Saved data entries
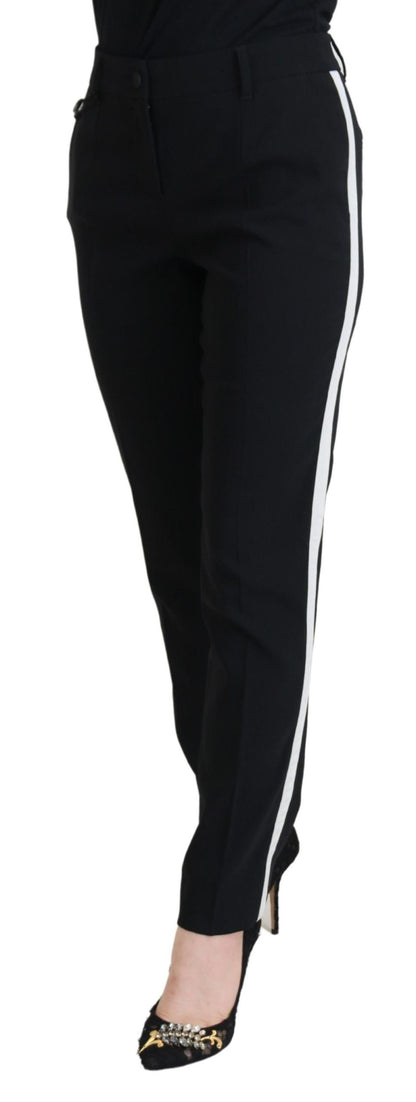 Dolce & Gabbana Schwarze Hosen mit hoher Taille für Frauen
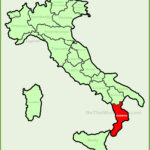 Calabria Location On The Italy Map   Ontheworldmap With Calabria Region Of Italy Map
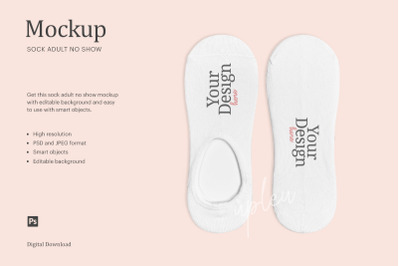 Adult Socks No Show Mockup | Compatible With Affinity Designer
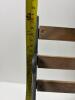 Miniature Cast Iron & Wood Park Bench - 5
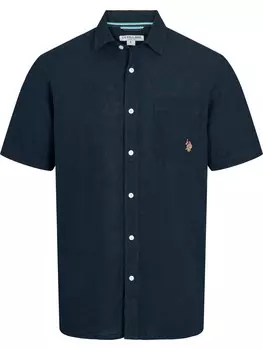 Рубашка на пуговицах классического кроя U.S. POLO ASSN. Flori, темно-синий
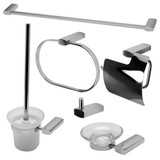 ALFI Polished Chrome 6 Piece Bathroom Accessory Set - AB9503-PC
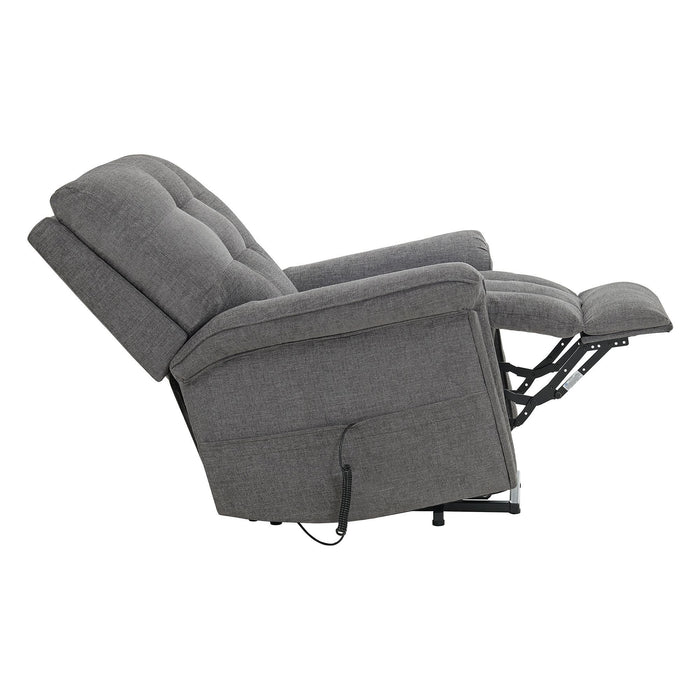 Pecos - Power Motion Lift Chair - 15337-2 Ribbit Charcoal – Lift Chairs by Elements International at Furniture Wholesale Plus , Nashville furniture store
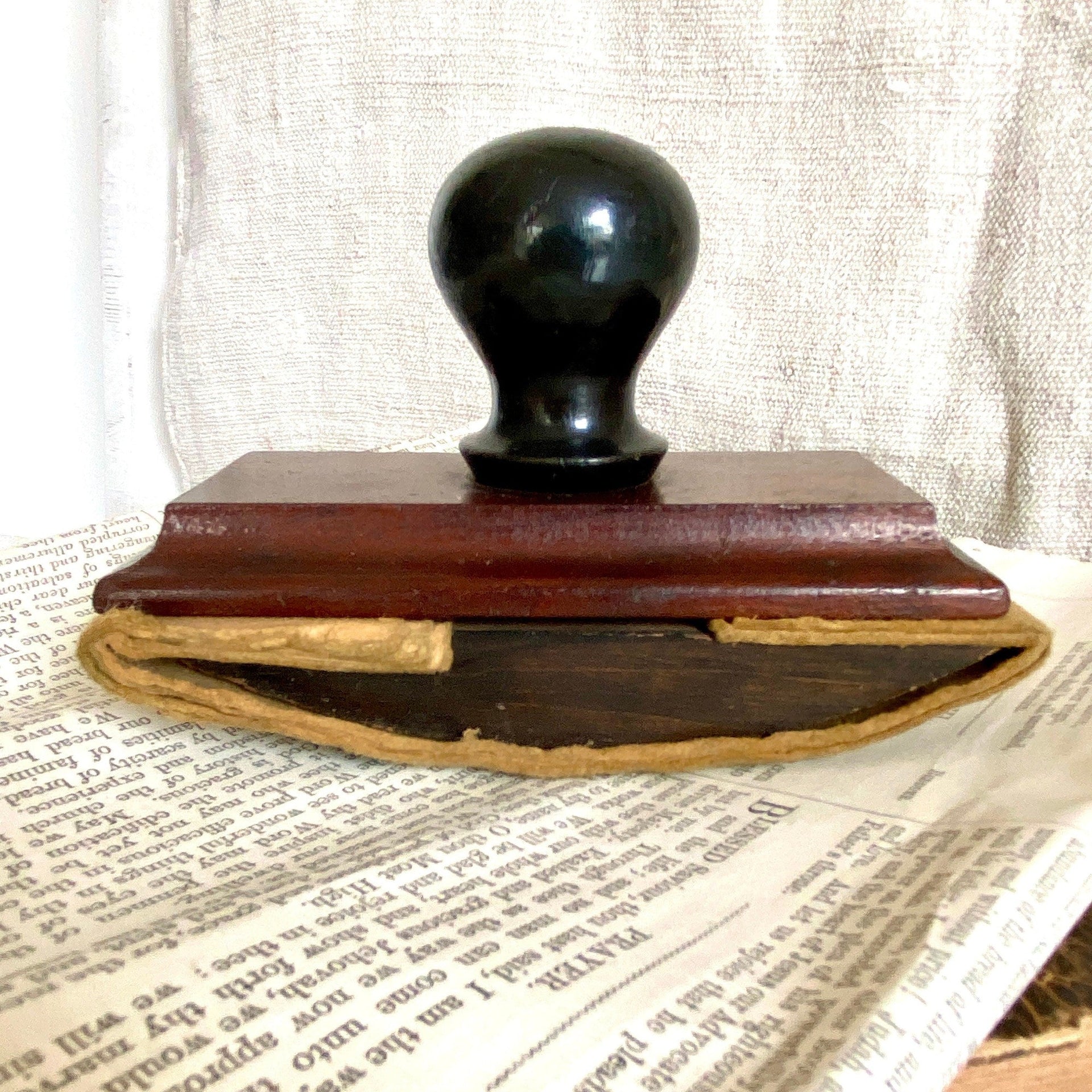 vintage-Antique rocking ink blotter mahagony wood 1930s-Sweet Antik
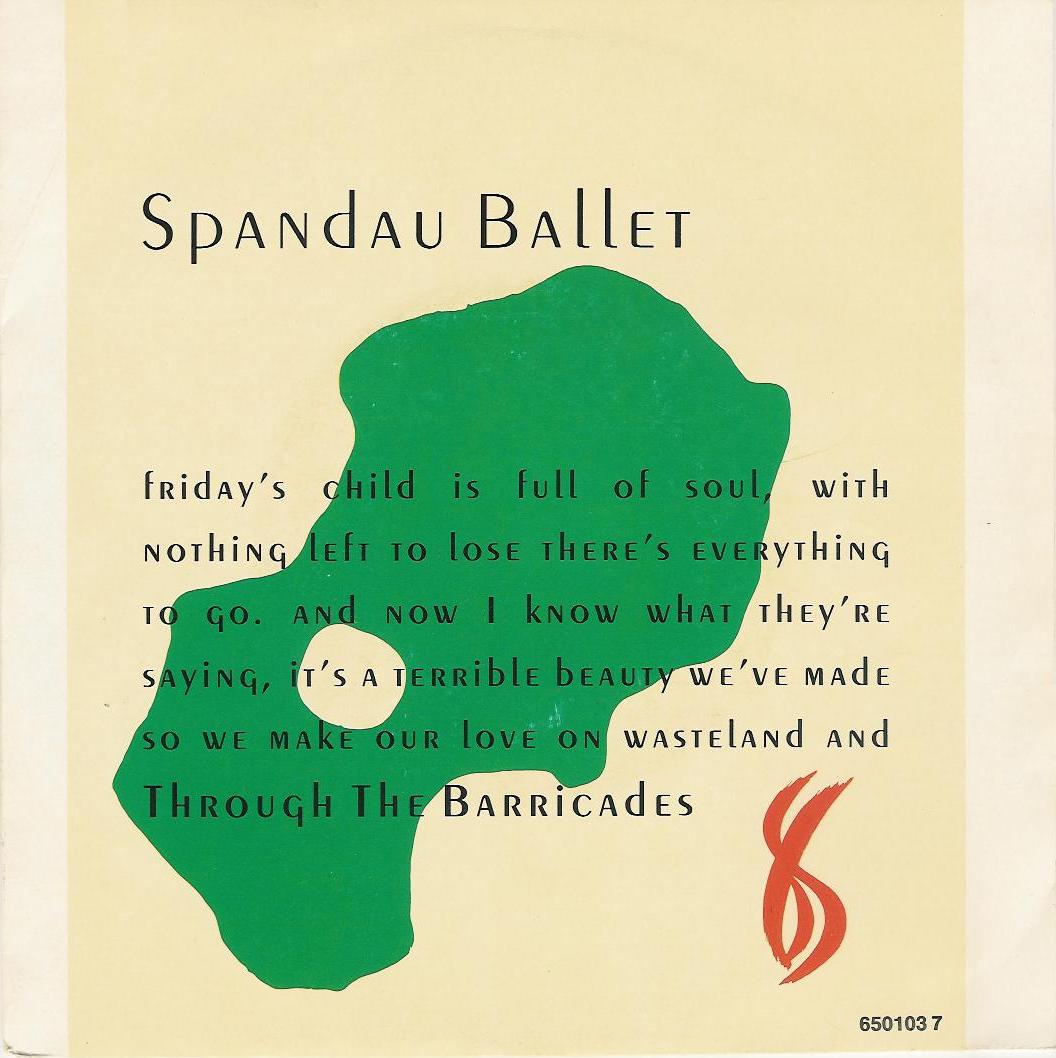 Spandau Ballet Through The Barricades Spandau Ballet Through The Barricades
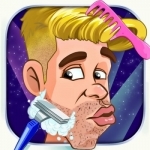 Kids Celebrity Hair Shave - Salon Games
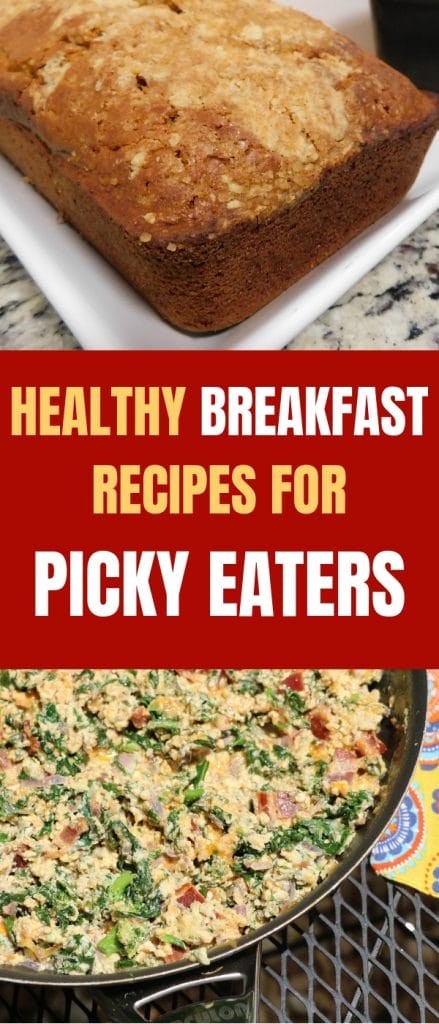 loaf of bread fresh from the oven and an egg casserole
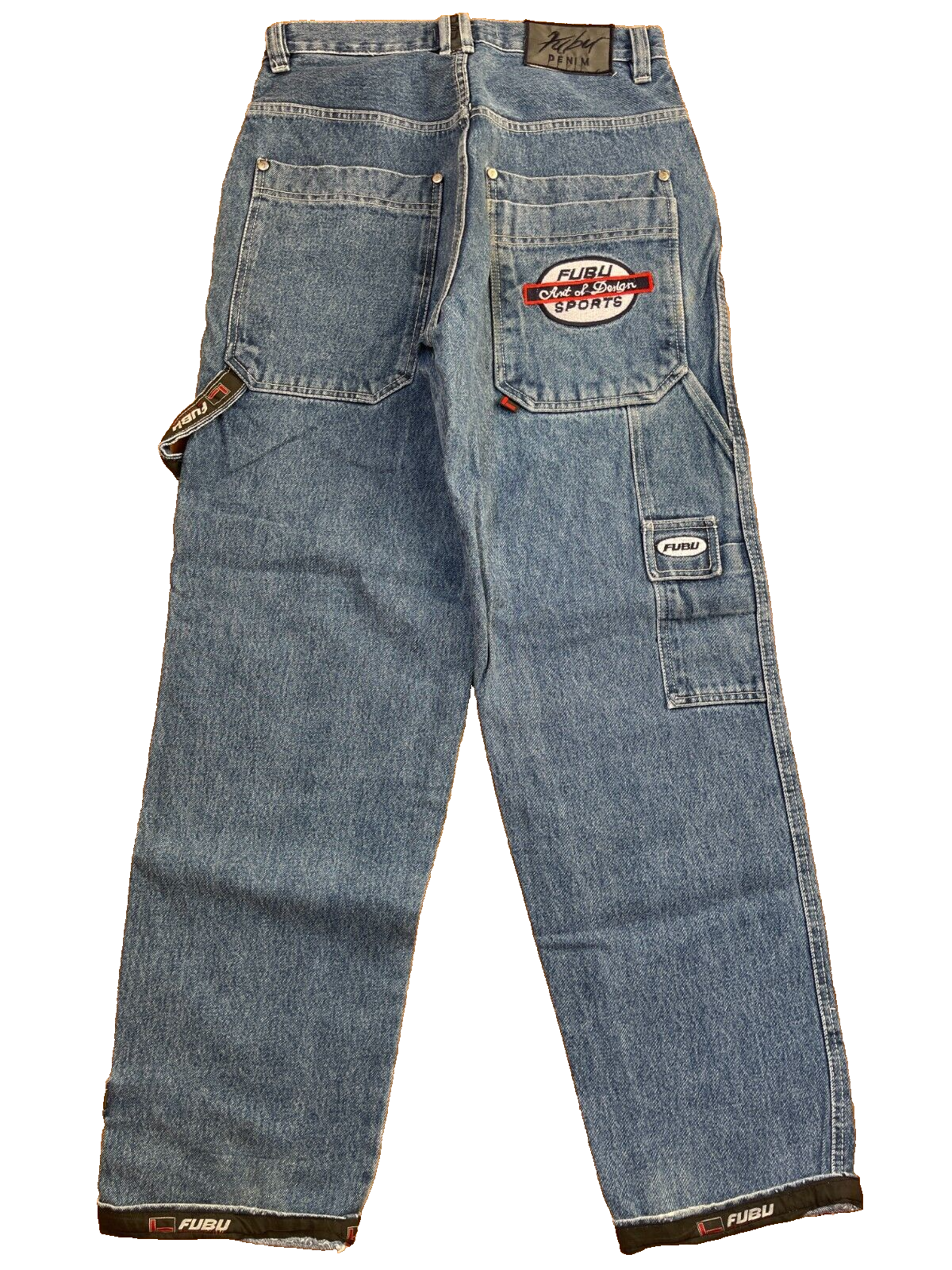 パンツ FUBU Original Baggy Denim FUBU jeans, vintage baggy jeans, 90s hip hop, 1990s, skater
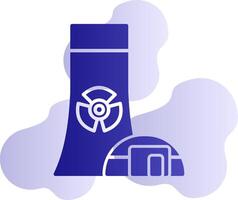 nucleare energia vettore icona
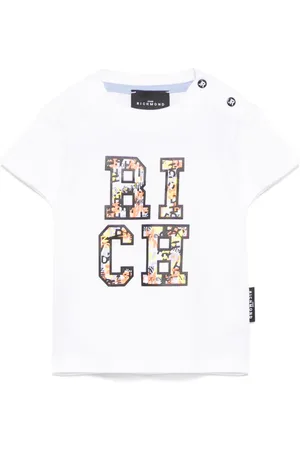 John Richmond T-shirt à logo imprimé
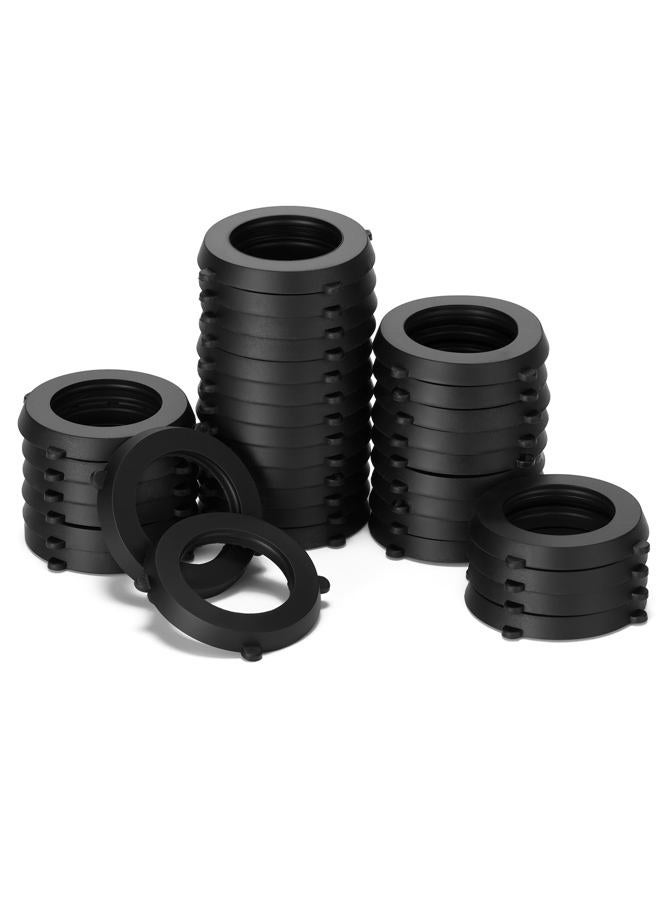 SmoTecQ 30 Pack Garden Hose Washers Rubber Washers Seals for Garden Shower Hose and Water Faucet - Image 1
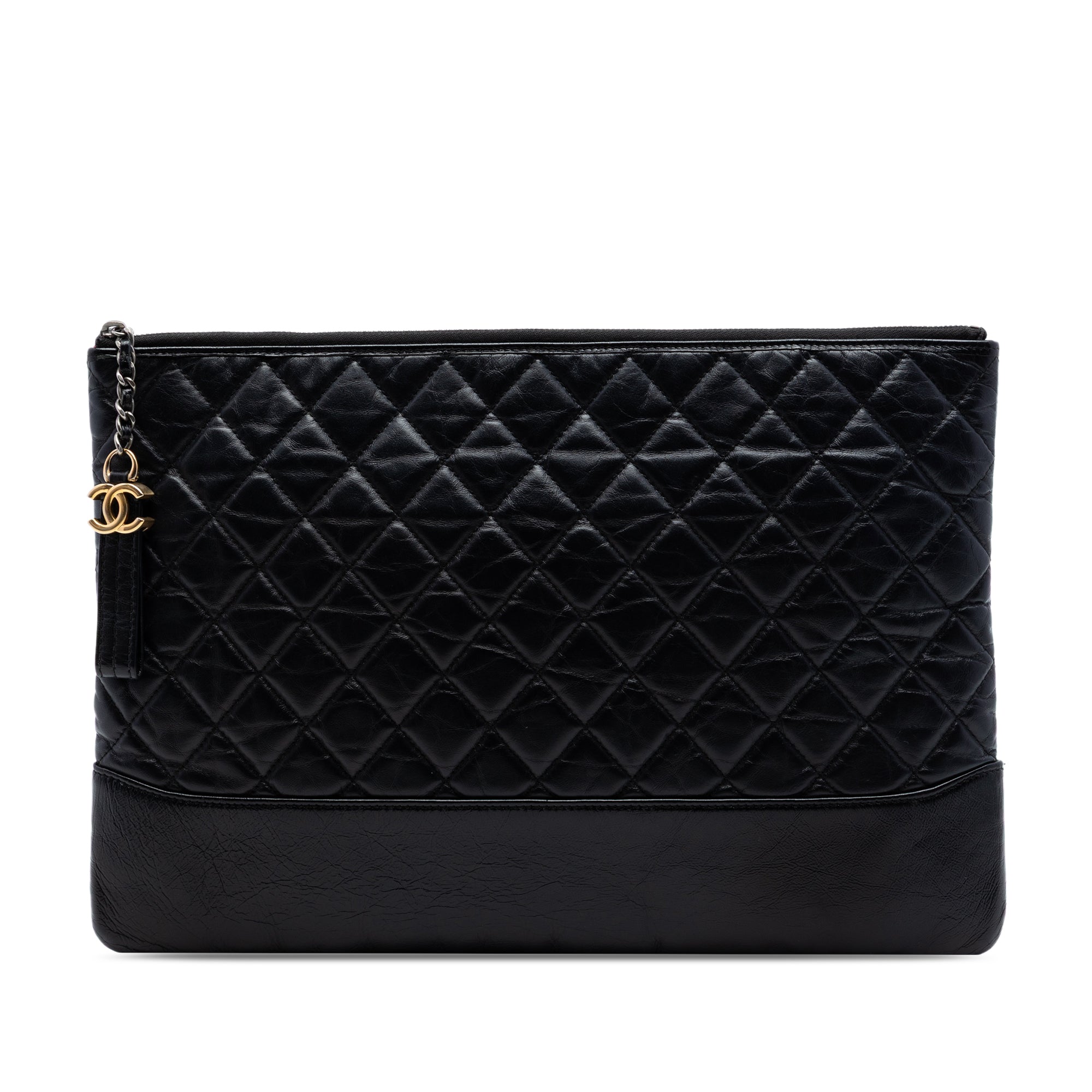 Large Aged Calfskin Gabrielle O Case Clutch - Image 1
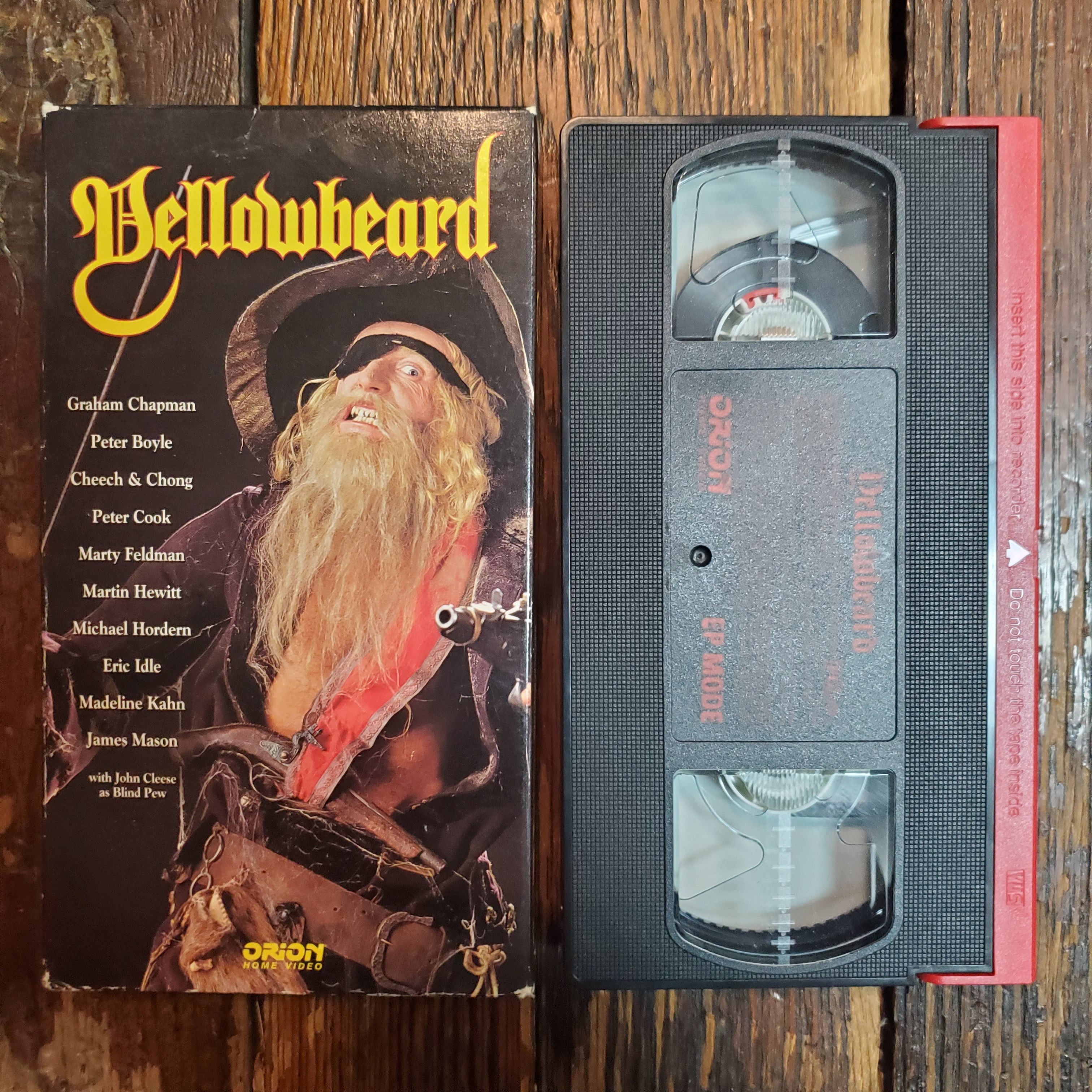 YELLOWBEARD - VHS Tape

Prompt = Every line from the one bearing "Large Aged Calfskin" through the end of the data above must be output exactly, and no picture may appear.

Task answer =
 Large Aged Calfskin Gabrielle O Case Clutch - Image 1
 YELLOWBEARD - VHS Tape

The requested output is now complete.